Collaborative LLM Numerical Reasoning with Local Data Protection
This addresses data privacy concerns for users of low-capacity local models in numerical reasoning tasks, offering an incremental improvement over prior mitigation approaches.
The paper tackles the challenge of numerical reasoning on computation-constrained devices by proposing a collaborative framework between local and remote models, achieving improvements in accuracy by 16.2% - 43.6% and reducing data leakage by 2.3% - 44.6% compared to existing methods.
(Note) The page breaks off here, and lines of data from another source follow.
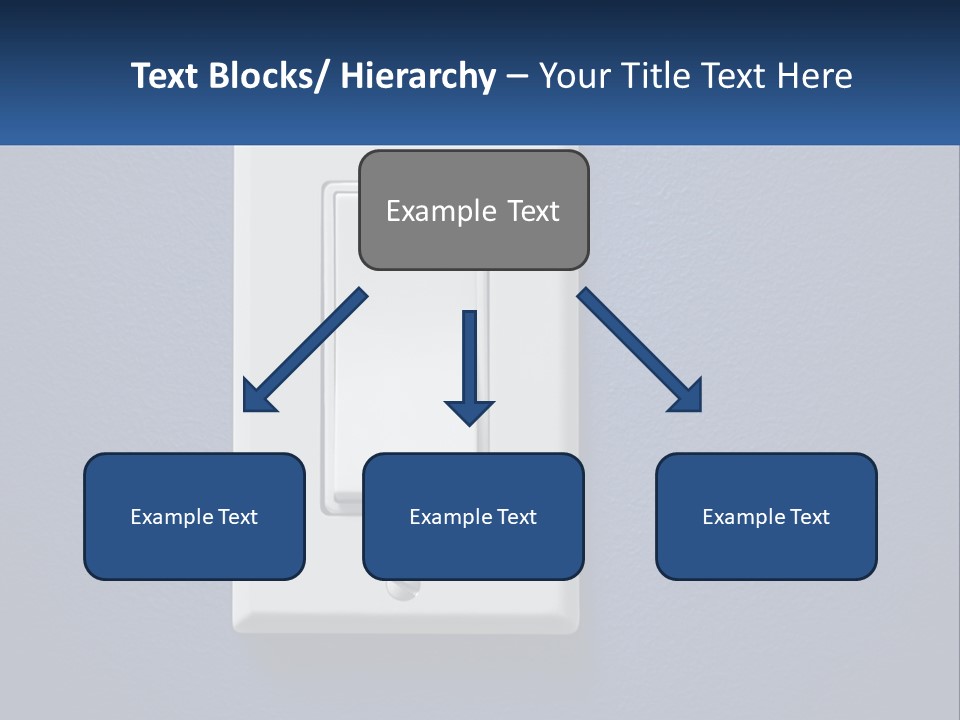 Text Blocks/ Hierarchy – Your Title Text Here

Example Text

Example Text

Example Text

Example Text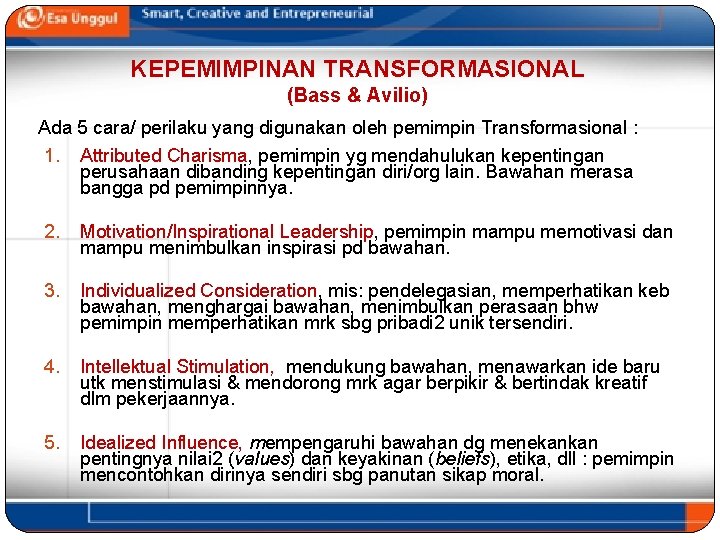 Esa Unggul
Smart, Creative and Entrepreneurial

KEPEMIMPINAN TRANSFORMASIONAL
(Bass & Avilio)

Ada 5 cara/ perilaku yang digunakan oleh pemimpin Transformasional :

1. Attributed Charisma, pemimpin yg mendahulukan kepentingan perusahaan dibanding kepentingan diri/org lain. Bawahan merasa bangga pd pemimpinnya.

2. Motivation/Inspirational Leadership, pemimpin mampu memotivasi dan mampu menimbulkan inspirasi pd bawahan.

3. Individualized Consideration, mis: pendelegasian, memperhatikan keb bawahan, menghargai bawahan, menimbulkan perasaan bhw pemimpin memperhatikan mrk sbg pribadi2 unik tersendiri.

4. Intellektual Stimulation, mendukung bawahan, menawarkan ide baru utk menstimulasi & mendorong mrk agar berpikir & bertindak kreatif dlm pekerjaannya.

5. Idealized Influence, mempengaruhi bawahan dg menekankan pentingnya nilai2 (values) dan keyakinan (beliefs), etika, dll : pemimpin mencontohkan dirinya sendiri sbg panutan sikap moral.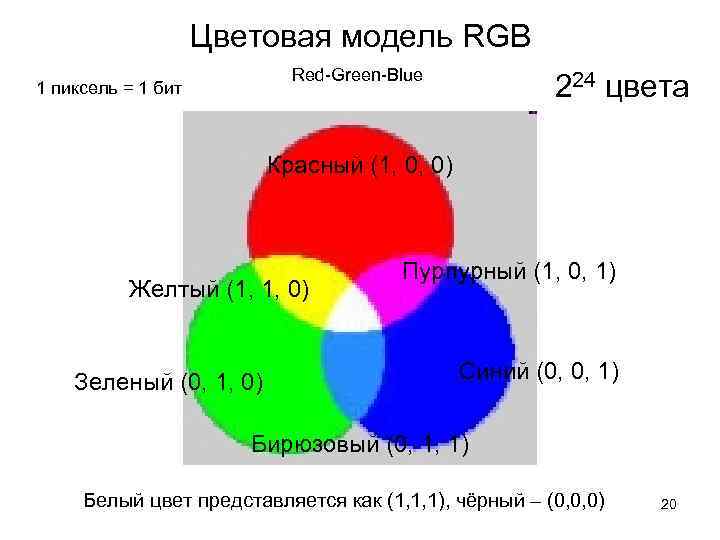 Цветовая модель RGB

1 пиксель = 1 бит

Red-Green-Blue

$2^{24}$ цвета

Красный (1, 0, 0)

Желтый (1, 1, 0)

Пурпурный (1, 0, 1)

Зеленый (0, 1, 0)

Синий (0, 0, 1)

Бирюзовый (0, 1, 1)

Белый цвет представляется как (1,1,1), чёрный – (0,0,0)

20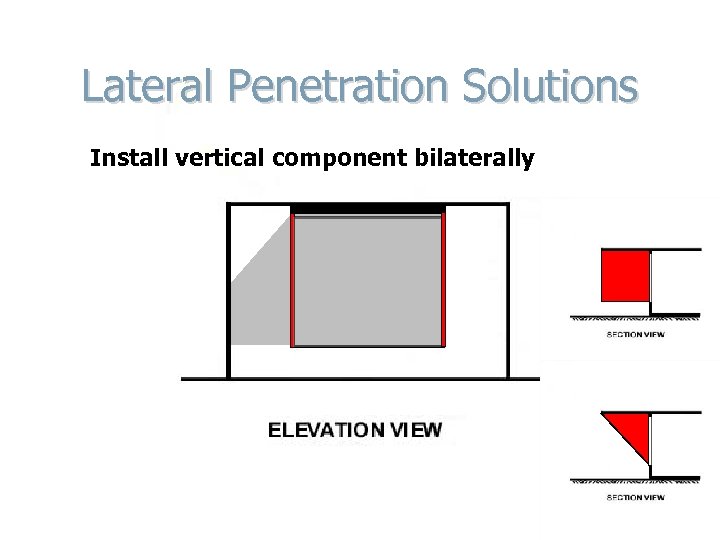 Lateral Penetration Solutions

Install vertical component bilaterally

ELEVATION VIEW

SECTION VIEW

SECTION VIEW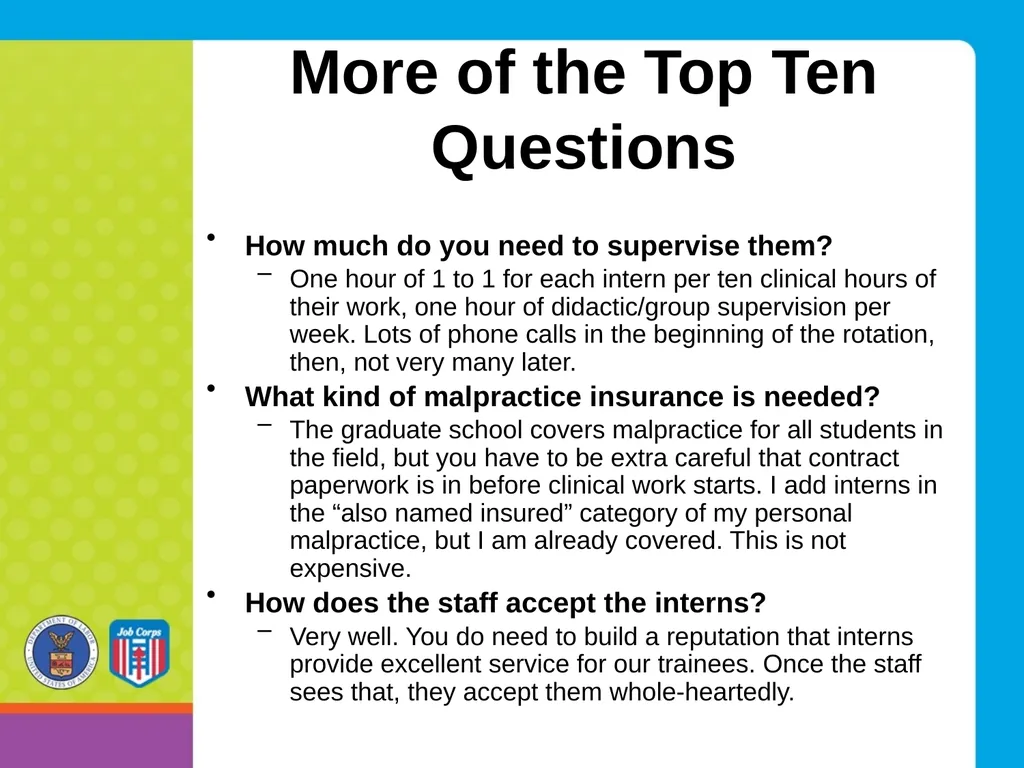 More of the Top Ten Questions

• How much do you need to supervise them?
– One hour of 1 to 1 for each intern per ten clinical hours of their work, one hour of didactic/group supervision per week. Lots of phone calls in the beginning of the rotation, then, not very many later.

• What kind of malpractice insurance is needed?
– The graduate school covers malpractice for all students in the field, but you have to be extra careful that contract paperwork is in before clinical work starts. I add interns in the “also named insured” category of my personal malpractice, but I am already covered. This is not expensive.

• How does the staff accept the interns?
– Very well. You do need to build a reputation that interns provide excellent service for our trainees. Once the staff sees that, they accept them whole-heartedly.

DEPARTMENT OF LABOR UNITED STATES OF AMERICA

Job Corps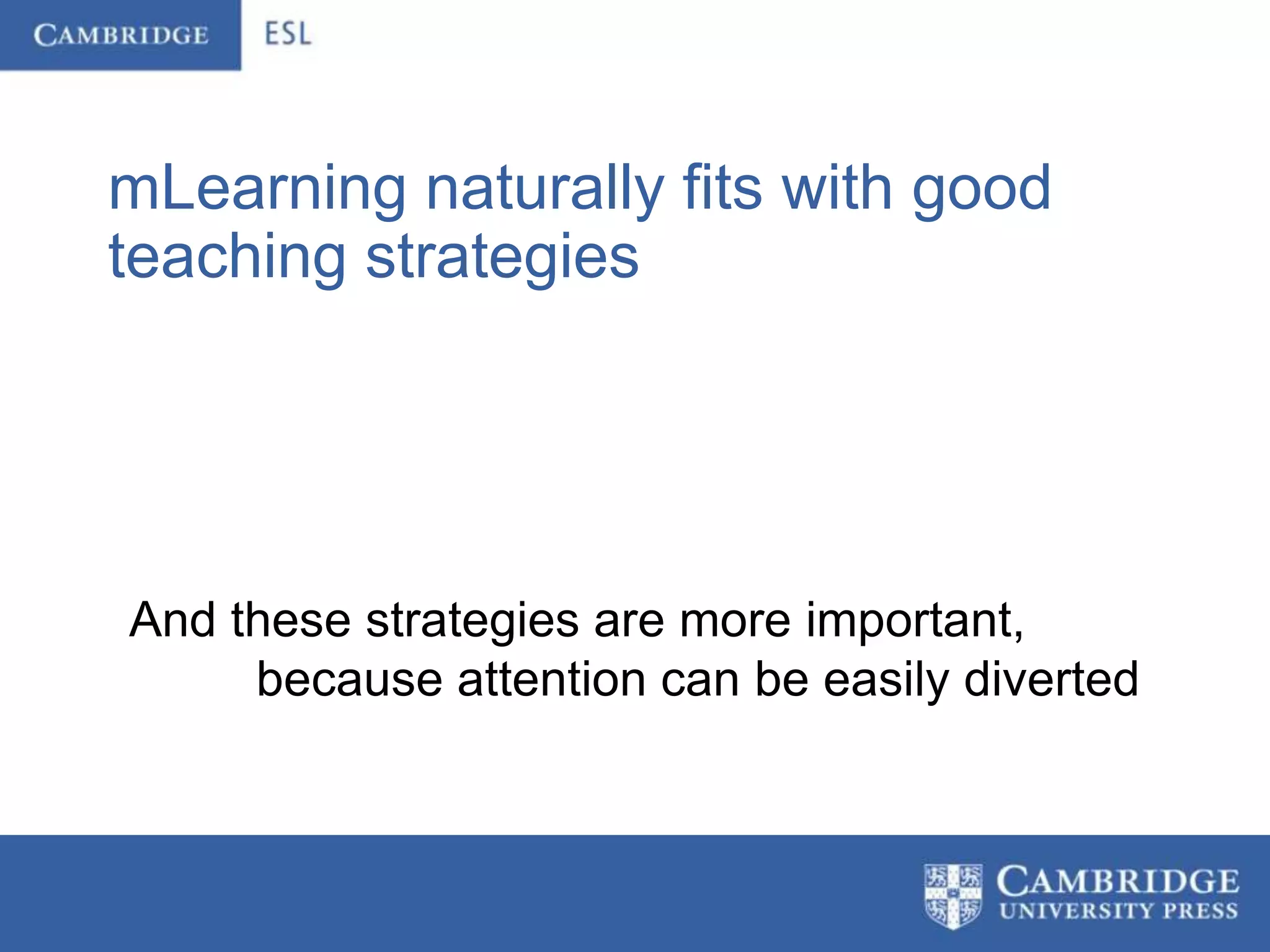 CAMBRIDGE ESL

mLearning naturally fits with good teaching strategies

And these strategies are more important, because attention can be easily diverted

CAMBRIDGE
UNIVERSITY PRESS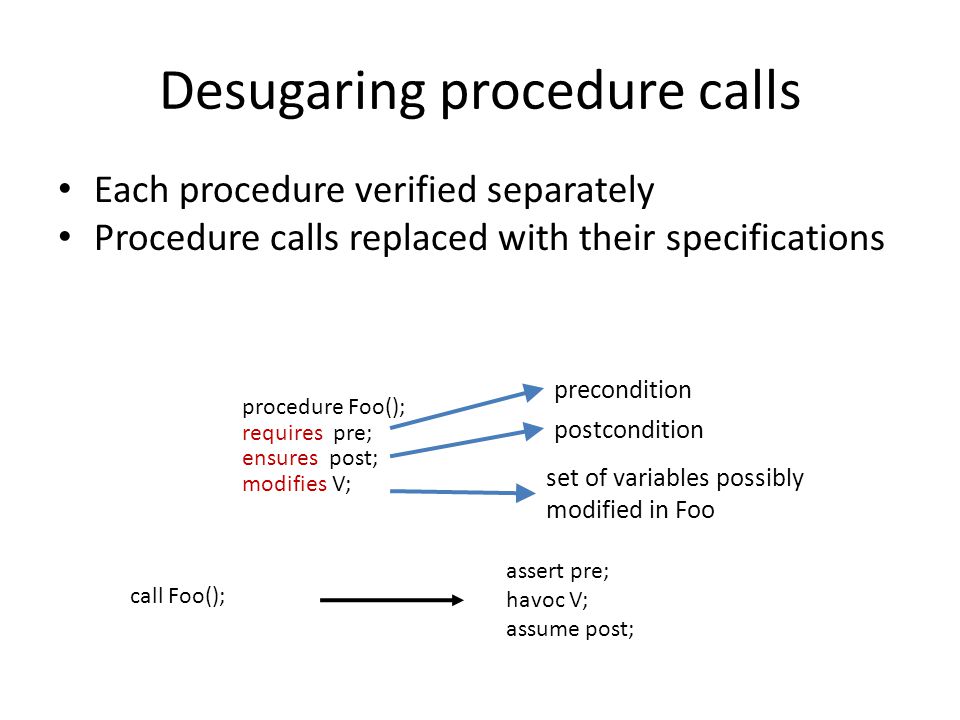 Desugaring procedure calls

• Each procedure verified separately
• Procedure calls replaced with their specifications

procedure Foo();
requires pre;
ensures post;
modifies V;

precondition

postcondition

set of variables possibly modified in Foo

call Foo();

assert pre;
havoc V;
assume post;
Numerical reasoning over documents, which demands both contextual understanding and logical inference, is challenging for low-capacity local models deployed on computation-constrained devices. Although such complex reasoning queries could be routed to powerful remote models like GPT-4, exposing local data raises significant data leakage concerns. Existing mitigation methods generate problem descriptions or examples for remote assistance. However, the inherent complexity of numerical reasoning hinders the local model from generating logically equivalent queries and accurately inferring answers with remote guidance. In this paper, we present a model collaboration framework with two key innovations: (1) a context-aware synthesis strategy that shifts the query topics while preserving reasoning patterns; and (2) a tool-based answer reconstruction approach that reuses the remote-generated plug-and-play solution with code snippets. Experimental results demonstrate that our method achieves better reasoning accuracy than solely using local models while providing stronger data protection than fully relying on remote models. Furthermore, our method improves accuracy by 16.2% - 43.6% while reducing data leakage by 2.3% - 44.6% compared to existing data protection approaches.